Provincial Small Cause Courts
A list of CPC provisions that do not apply to a Provincial Court of Small Causes — a negative, exclusion rule.
The bare Act
The section in its own words. Bracketed phrases […] are words added or substituted by later amendments — the notes and timeline below give each one.
The following provisions shall not extend to Courts constituted under the Provincial Small Cause Courts Act, 1887 (9 of 1887),1 [or under the Berar Small Cause Courts Law, 1905,] or to Courts exercising the jurisdiction of a Court of Small Causes2 [under the said Act or Law,]3 [or to Courts in4 [any part of India to which the said Act does not extend] exercising a corresponding jurisdiction,] that is to say,—
1. Ins. by Act 4 of 1941, s. 2 and the Third Schedule.

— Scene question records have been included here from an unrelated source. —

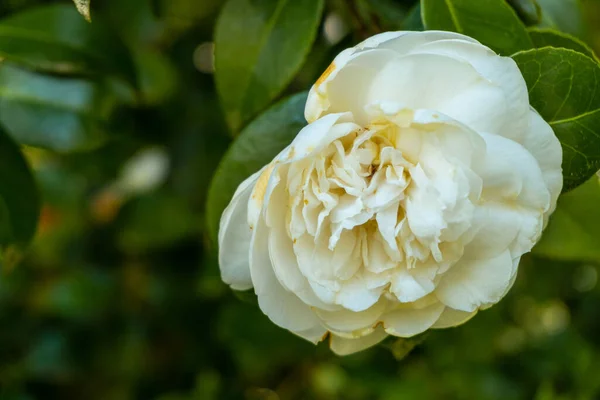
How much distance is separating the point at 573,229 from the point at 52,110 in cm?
66

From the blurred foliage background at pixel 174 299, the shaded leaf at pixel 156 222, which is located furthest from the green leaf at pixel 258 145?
the shaded leaf at pixel 156 222

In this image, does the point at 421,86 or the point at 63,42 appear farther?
the point at 63,42

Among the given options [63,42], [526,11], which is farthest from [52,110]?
[526,11]

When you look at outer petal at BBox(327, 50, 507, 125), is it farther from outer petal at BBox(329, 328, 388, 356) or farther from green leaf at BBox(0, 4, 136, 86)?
green leaf at BBox(0, 4, 136, 86)

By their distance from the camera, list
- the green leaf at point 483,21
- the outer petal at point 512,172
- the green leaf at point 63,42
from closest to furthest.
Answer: the outer petal at point 512,172 < the green leaf at point 483,21 < the green leaf at point 63,42

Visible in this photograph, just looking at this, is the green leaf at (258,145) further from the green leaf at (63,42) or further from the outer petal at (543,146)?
the green leaf at (63,42)

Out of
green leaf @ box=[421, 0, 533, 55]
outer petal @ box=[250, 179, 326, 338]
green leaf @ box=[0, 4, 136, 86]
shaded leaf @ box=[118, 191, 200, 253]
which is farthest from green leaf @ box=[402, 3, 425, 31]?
shaded leaf @ box=[118, 191, 200, 253]

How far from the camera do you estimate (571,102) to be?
527 mm

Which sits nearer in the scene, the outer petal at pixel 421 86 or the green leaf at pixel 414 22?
the outer petal at pixel 421 86

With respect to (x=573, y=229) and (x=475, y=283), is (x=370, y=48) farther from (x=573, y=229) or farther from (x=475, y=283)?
(x=573, y=229)

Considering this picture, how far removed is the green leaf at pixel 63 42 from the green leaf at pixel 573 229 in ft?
1.76

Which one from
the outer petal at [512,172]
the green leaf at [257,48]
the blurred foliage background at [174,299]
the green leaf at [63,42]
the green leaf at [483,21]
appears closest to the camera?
the outer petal at [512,172]

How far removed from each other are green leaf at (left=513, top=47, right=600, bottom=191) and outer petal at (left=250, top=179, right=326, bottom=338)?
0.73ft

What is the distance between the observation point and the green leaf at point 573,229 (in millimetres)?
690
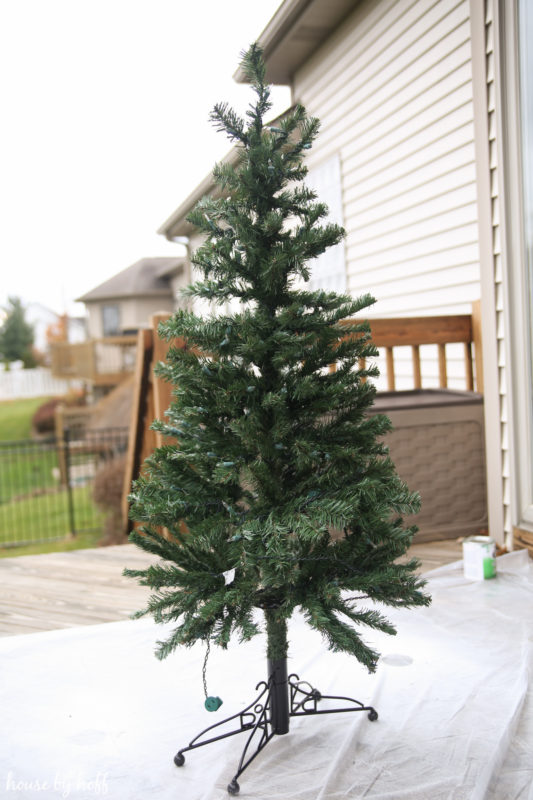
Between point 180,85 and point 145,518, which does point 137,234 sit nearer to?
point 180,85

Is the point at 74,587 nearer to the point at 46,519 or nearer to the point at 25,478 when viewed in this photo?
the point at 46,519

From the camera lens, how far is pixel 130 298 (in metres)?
23.8

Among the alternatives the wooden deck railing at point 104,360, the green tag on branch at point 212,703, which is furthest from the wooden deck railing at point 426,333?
the wooden deck railing at point 104,360

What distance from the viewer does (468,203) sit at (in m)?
4.14

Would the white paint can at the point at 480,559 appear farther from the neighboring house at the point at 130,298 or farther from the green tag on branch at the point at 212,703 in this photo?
the neighboring house at the point at 130,298

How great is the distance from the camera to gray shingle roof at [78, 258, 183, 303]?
23.3 metres

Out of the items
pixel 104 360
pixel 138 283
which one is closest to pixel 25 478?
pixel 104 360

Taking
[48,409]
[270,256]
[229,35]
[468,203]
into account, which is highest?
[229,35]

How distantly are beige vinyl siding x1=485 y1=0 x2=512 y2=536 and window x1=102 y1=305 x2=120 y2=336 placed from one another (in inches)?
893

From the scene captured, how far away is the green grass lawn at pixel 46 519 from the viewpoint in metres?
10.1

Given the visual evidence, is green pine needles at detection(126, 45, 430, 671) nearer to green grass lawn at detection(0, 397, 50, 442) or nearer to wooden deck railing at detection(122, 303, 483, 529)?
wooden deck railing at detection(122, 303, 483, 529)

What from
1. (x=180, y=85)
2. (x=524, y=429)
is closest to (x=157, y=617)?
(x=524, y=429)

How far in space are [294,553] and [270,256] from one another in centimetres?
67

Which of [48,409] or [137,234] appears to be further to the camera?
[137,234]
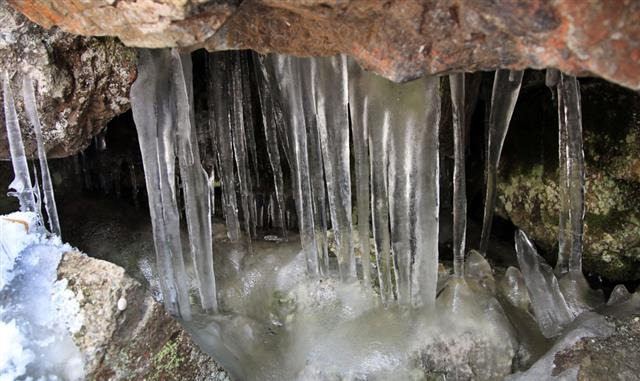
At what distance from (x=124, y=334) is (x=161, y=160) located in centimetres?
79

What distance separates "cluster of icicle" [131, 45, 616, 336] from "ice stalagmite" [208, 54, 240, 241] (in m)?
0.02

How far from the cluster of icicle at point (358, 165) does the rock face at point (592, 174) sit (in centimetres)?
28

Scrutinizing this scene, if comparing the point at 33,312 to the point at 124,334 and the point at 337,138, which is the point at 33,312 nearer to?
the point at 124,334

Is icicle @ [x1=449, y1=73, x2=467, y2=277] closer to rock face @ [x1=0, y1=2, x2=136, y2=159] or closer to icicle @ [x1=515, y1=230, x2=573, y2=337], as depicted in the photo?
icicle @ [x1=515, y1=230, x2=573, y2=337]

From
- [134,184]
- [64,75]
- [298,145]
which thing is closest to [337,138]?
[298,145]

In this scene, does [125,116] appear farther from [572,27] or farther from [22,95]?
[572,27]

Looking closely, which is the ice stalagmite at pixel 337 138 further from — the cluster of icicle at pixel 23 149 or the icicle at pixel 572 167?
the cluster of icicle at pixel 23 149

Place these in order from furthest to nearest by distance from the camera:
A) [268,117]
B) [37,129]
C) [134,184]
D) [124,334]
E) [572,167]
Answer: [134,184] → [268,117] → [572,167] → [37,129] → [124,334]

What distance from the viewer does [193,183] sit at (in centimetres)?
283

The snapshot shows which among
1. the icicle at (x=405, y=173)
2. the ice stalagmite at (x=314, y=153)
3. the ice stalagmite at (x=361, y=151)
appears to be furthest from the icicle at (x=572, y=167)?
the ice stalagmite at (x=314, y=153)

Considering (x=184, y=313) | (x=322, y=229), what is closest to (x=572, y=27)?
(x=322, y=229)

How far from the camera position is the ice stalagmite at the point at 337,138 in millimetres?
2486

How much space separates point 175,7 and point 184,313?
1698 mm

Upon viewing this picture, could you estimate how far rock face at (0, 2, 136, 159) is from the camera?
7.57ft
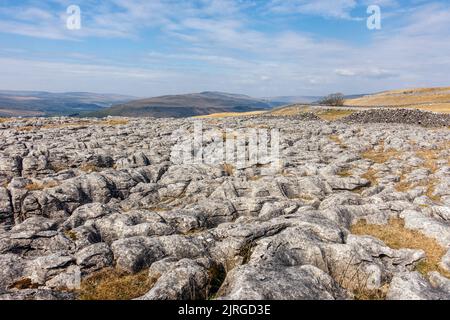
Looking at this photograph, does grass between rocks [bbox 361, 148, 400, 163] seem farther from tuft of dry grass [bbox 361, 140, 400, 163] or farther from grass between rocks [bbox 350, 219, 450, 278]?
grass between rocks [bbox 350, 219, 450, 278]

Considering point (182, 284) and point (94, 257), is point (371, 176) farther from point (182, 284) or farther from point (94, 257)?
point (94, 257)

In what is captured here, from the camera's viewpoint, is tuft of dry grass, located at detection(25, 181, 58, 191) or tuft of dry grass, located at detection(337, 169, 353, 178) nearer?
tuft of dry grass, located at detection(25, 181, 58, 191)

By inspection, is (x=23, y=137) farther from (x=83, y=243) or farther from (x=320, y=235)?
(x=320, y=235)

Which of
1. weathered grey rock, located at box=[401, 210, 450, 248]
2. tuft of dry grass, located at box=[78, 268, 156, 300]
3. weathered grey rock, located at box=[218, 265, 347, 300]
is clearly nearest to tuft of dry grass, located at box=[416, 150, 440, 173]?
weathered grey rock, located at box=[401, 210, 450, 248]

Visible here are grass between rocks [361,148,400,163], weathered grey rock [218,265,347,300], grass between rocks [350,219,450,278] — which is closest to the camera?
weathered grey rock [218,265,347,300]

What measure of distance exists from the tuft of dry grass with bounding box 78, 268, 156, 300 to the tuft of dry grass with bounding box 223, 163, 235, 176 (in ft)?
89.3

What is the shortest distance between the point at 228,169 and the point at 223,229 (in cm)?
2402

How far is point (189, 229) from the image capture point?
2678 centimetres

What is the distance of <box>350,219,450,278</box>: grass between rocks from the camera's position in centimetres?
2025

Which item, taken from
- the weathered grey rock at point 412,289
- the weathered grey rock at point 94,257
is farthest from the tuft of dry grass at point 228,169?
the weathered grey rock at point 412,289

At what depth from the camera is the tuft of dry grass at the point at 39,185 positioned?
1375 inches
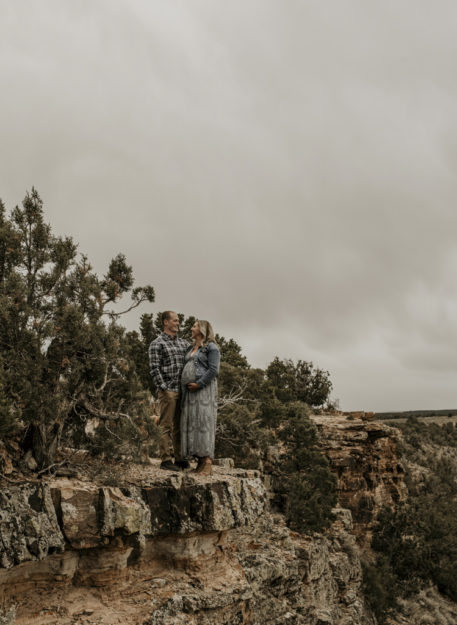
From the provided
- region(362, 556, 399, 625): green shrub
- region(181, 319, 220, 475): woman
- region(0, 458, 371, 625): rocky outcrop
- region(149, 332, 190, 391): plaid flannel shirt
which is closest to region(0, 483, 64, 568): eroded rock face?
region(0, 458, 371, 625): rocky outcrop

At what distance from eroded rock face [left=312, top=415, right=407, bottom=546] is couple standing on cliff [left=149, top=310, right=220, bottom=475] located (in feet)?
57.3

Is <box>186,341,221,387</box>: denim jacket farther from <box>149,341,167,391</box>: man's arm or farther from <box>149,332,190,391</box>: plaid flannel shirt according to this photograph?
<box>149,341,167,391</box>: man's arm

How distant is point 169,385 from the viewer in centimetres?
809

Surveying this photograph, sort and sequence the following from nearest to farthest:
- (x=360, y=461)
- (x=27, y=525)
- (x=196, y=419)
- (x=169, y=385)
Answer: (x=27, y=525)
(x=196, y=419)
(x=169, y=385)
(x=360, y=461)

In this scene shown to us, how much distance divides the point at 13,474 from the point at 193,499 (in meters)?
2.54

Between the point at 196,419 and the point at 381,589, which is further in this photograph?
the point at 381,589

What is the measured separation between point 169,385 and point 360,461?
776 inches

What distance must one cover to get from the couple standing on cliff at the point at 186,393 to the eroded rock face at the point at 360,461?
17.5 metres

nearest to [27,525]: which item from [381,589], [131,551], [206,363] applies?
[131,551]

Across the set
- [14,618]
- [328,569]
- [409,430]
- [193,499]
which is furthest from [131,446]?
[409,430]

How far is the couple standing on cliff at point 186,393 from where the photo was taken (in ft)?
25.8

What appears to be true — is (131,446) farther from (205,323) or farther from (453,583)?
(453,583)

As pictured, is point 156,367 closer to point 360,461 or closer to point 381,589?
point 381,589

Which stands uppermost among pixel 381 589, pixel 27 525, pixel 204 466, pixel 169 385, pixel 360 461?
pixel 169 385
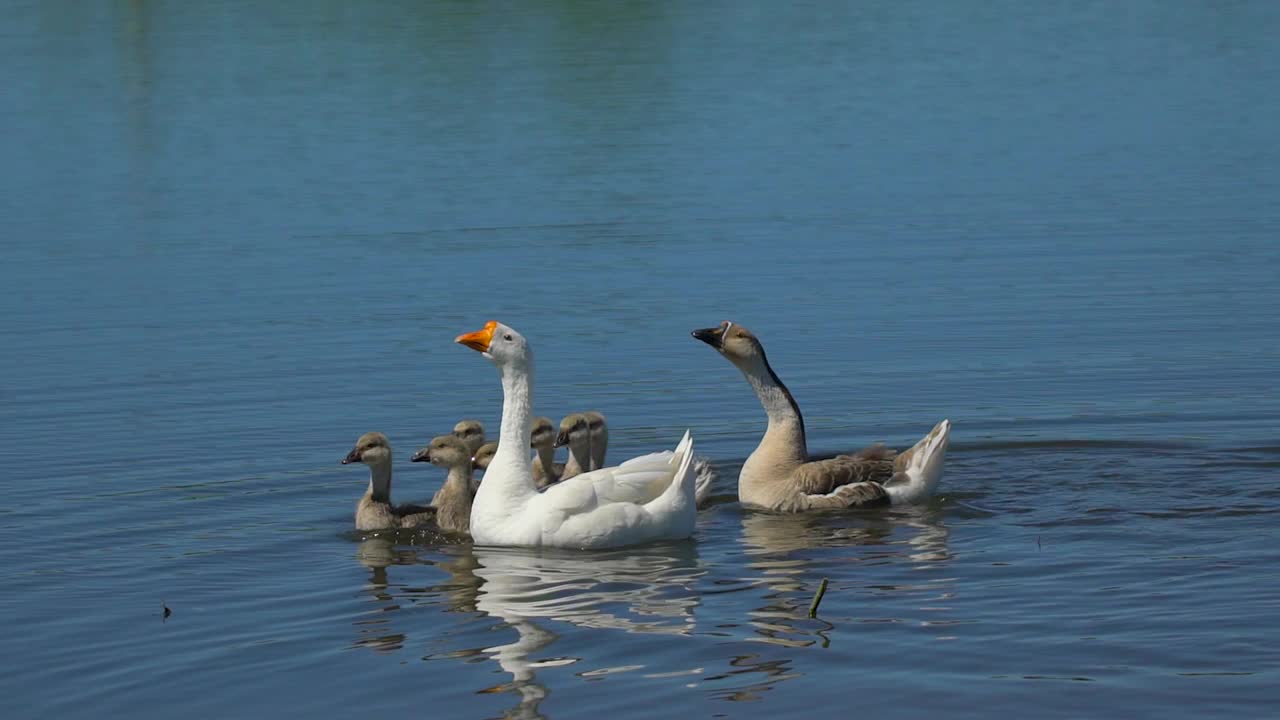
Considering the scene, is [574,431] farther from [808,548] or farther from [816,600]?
[816,600]

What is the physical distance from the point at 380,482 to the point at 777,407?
10.0 ft

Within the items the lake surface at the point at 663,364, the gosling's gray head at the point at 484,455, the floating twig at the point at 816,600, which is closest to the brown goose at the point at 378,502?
the lake surface at the point at 663,364

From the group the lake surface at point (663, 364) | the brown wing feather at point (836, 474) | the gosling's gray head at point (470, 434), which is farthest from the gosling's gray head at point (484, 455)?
the brown wing feather at point (836, 474)

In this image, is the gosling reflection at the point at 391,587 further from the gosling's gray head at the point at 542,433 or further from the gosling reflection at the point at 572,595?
the gosling's gray head at the point at 542,433

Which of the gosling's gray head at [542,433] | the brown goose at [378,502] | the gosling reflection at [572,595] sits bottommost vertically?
the gosling reflection at [572,595]

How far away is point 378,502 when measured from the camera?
1518 cm

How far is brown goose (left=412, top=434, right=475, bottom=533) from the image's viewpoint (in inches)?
595

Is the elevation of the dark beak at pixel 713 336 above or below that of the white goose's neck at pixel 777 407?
above

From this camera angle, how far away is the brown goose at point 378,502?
1501cm

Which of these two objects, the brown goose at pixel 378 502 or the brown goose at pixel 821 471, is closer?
the brown goose at pixel 378 502

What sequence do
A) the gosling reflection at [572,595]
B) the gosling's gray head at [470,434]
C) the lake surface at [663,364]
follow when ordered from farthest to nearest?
the gosling's gray head at [470,434] → the gosling reflection at [572,595] → the lake surface at [663,364]

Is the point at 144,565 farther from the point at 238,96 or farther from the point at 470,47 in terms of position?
the point at 470,47

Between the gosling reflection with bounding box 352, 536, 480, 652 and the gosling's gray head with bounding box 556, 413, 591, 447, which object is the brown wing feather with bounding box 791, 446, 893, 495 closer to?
the gosling's gray head with bounding box 556, 413, 591, 447

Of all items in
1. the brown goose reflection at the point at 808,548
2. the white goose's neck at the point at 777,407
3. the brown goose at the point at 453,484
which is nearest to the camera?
the brown goose reflection at the point at 808,548
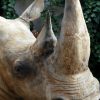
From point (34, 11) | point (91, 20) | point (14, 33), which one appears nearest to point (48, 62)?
point (14, 33)

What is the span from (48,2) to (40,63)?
5.82m

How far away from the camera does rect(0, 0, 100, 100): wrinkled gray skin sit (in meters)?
2.90

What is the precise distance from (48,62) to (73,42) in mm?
277

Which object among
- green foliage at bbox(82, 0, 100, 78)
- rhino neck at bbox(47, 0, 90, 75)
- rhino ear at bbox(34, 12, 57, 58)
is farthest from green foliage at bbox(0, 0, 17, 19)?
rhino neck at bbox(47, 0, 90, 75)

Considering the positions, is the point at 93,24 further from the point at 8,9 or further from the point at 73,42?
the point at 73,42

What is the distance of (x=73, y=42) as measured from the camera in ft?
9.50

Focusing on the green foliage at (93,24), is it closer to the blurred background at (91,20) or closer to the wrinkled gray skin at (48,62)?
the blurred background at (91,20)

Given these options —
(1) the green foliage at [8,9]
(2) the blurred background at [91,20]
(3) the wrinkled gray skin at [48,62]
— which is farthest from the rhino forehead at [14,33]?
(1) the green foliage at [8,9]

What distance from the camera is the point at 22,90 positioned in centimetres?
333

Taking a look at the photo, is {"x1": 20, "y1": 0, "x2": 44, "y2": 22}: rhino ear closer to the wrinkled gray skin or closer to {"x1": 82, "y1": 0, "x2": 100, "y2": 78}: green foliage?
the wrinkled gray skin

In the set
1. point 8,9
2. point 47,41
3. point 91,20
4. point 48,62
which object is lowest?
point 8,9

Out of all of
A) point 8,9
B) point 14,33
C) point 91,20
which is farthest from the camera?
point 8,9

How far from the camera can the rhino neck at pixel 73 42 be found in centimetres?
288

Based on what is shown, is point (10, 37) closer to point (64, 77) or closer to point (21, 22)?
point (21, 22)
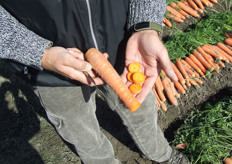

2. Subs. by s. 2 and the Third Schedule, ibid., for “under that Act”.
3. Ins. by Act 2 of 1951, s. 5.
4. Subs. by the Adaptation of Laws (No. 2) Order, 1956, for “Part B States”.
5. Subs. by Act 1 of 1926, s. 3, for “so far as they relate to injunctions and interlocutory orders”.
In short: the listed CPC provisions do not apply to Small Cause Courts (under the 1887 Act, the Berar 1905 Law, or a corresponding jurisdiction). Excluded are (a) the parts of the Code on suits outside a Small Cause Court’s cognizance and on executing decrees / decrees against immovable property, and (b) named sections — § 9, §§ 91–92, §§ 94–95 (only as to attachment of immovable property, injunctions, receivers and the § 94(e) interlocutory orders), and §§ 96–112 and 115.
→ Small Cause Courts decide small suits quickly — so the Code’s heavy machinery (appeals §§ 96–112, revision § 115, and immovable-property process) is switched off for them.